Племянник замечал это и улыбался. Для него излюбленным моментом было, когда гасли огни и зал погружался в темноту. И не арии, и даже не хор, а сам оркестр в слитности звуков, из которых каждый, однако, мог быть уловлен юношей отдельно, таинством своего согласования увлекал его. Он постигал в музыкальной игре то, что оставалось незаметным для большинства сидящих в зале и иначе расхолодило бы их. Своими впечатлениями он редко делился с дядей, и обычно лишь общепринятыми словами «очень мило» или «удачно» они обменивались о спектакле. Но он становился сосредоточен и молчалив. К нему, к его разуму и сердцу, как бы взывали два мира: один из них, несколько идиллический, хотя и не чуждый элегий, — театральный, а другой — в институте, притом существующий воочию не в классах, а в спальнях и па буйных товарищеских сходках. Два этих мира явно враждовали. В музыке, которую он слышал, еще не было мелодии, которая могла бы их объединить. Больше того, иногда ему казалось, что музыка только уводит от мира, более близкого к действительности. И об этом, собственно, не с кем было поговорить. Разве лишь с Федором Николаевичем? О «злых вопросах» удобнее всего беседовать с ним. Но порой вскипало раздражение, и тогда в мыслях являлись образы «музыкального ходока» — издателя астраханского журнала и других подобных ему искателей правды в искусстве. Юноша приставал к дяде с просьбами «ввести его в круг итальянщиков» или познакомить с композиторами. Дядя отмалчивался: с Варламовым он не знаком, Верстовский обычно в Москве, Бортнянский недоступен, другие — их немало — в тени большого света совсем не видны. Но однажды в Коломне Михаилу Глинке посчастливилось все же услышать неизвестно кем сложенную песню о композиторе, песню о певце, и она захватила его своей правдой и грустью больше, чем опера какого-либо «корсара», как прозывали музыкантов-«итальянщиков». Женский молодой голос пел эту песню с чердака ветхого, наводящего уныние дома. Глинка слушал ее, притаившись, и записывал отдельные строфы в тетрадку, предназначенную для алгебры, оказавшуюся в кармане.

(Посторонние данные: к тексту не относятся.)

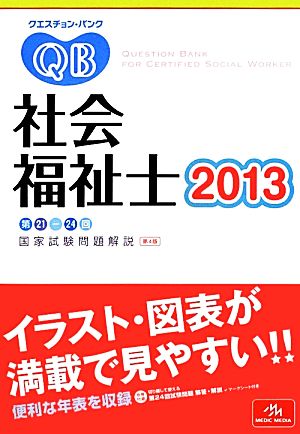 クエスチョン・バンク 社会福祉士国家試験問題解説(2013) 第21-24回国家試験問題解説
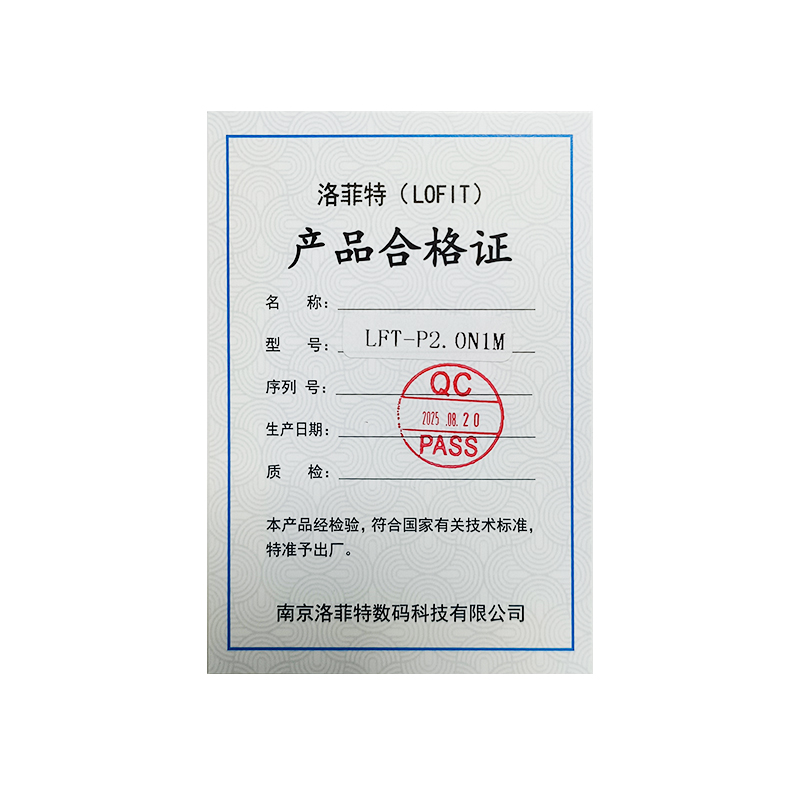 洛菲特(lofit)LED显示屏电子屏全彩室内小间距P2广告屏 LFT-P2.0N1M 单位:块高清大图
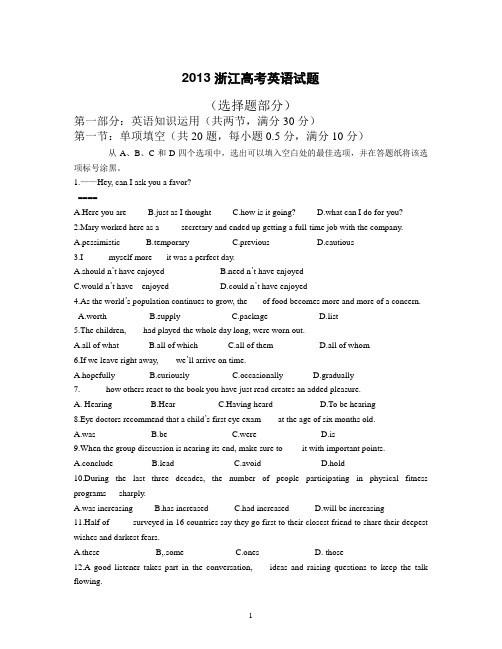 2013浙江高考语试英卷word精校版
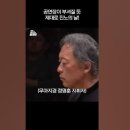 KBS교향악단×정명훈 - 진노의 날 이미지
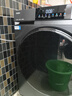 海尔（Haier）云溪滚筒洗衣机全自动洗烘一体带烘干12公斤家用家电国家补贴 自营55J7 一级能效以旧换新内衣洗 实拍图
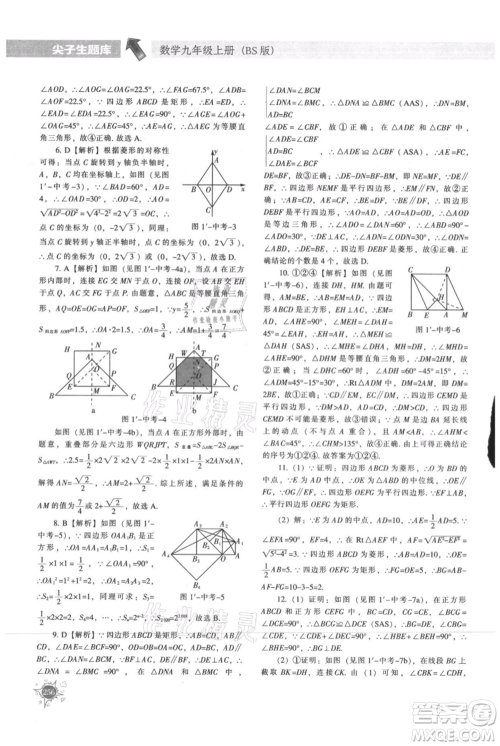 辽宁教育出版社2021尖子生题库九年级上册数学北师大版参考答案 辽宁教育出版社2021尖子生题库九年级上册数学北师大版参考答案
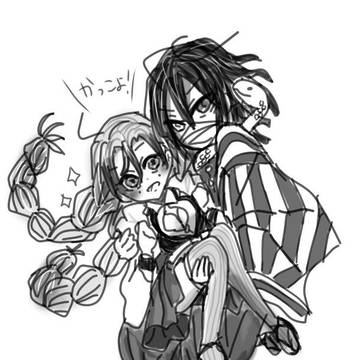 Page 21 thumbnail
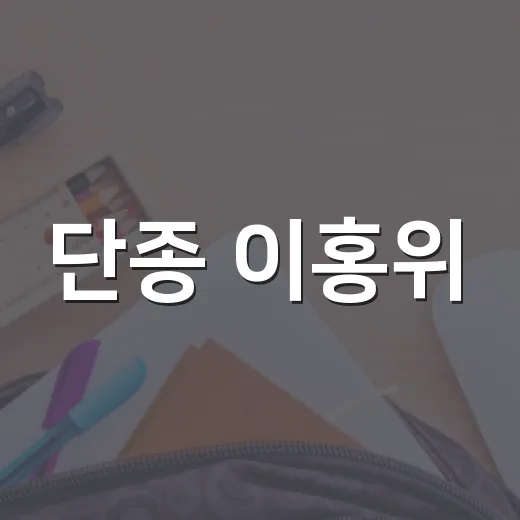 단종 이홍위: 비극적인 역사의 주인공을 알아보자 - 요약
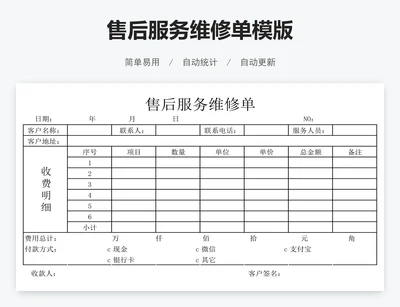 售后服务维修单模版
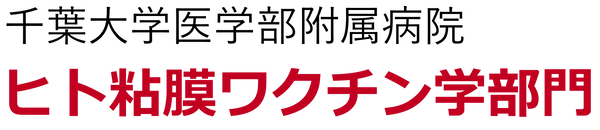 千葉大学医学部附属病院ヒト粘膜ワクチン学部門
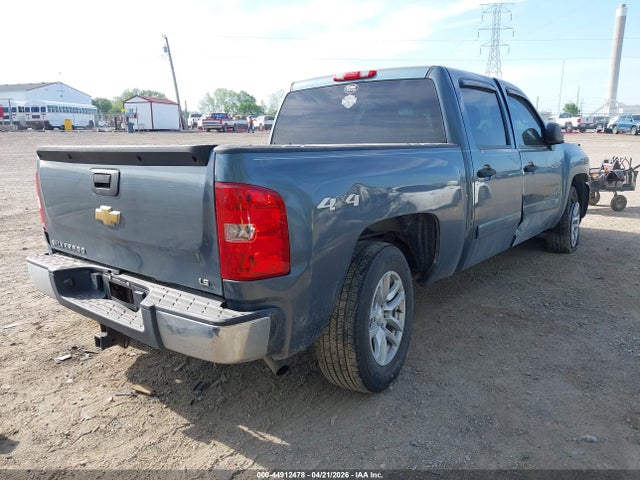 Продаж на аукціоні авто 2008 Chevrolet Silverado 1500 Ls, vin: 2GCEK13C681124091, номер лоту: 44912478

Неведомая певица передохнула, с чердака что-то упало — может быть, она прачка и развешивала там белье? И опять с новой и скорбной силой зазвучал ее голос:
Глинка не мог уйти, не повидав певицу. Ему хотелось, чтобы она была красива, стройна, печальна, но чтобы страдающий облик ее был бы мил и душевен, как ее песня. Ему недолго пришлось ждать. Какая-то разряженная деваха в стеклянных бусах и со следами зубного порошка на лице, употребляемого вместо пудры, вывела вниз по лестнице пьяного околоточного надзирателя — он спал на чердаке, и может быть, после веселой попойки. Благородный пансионер ушел, недоумевая.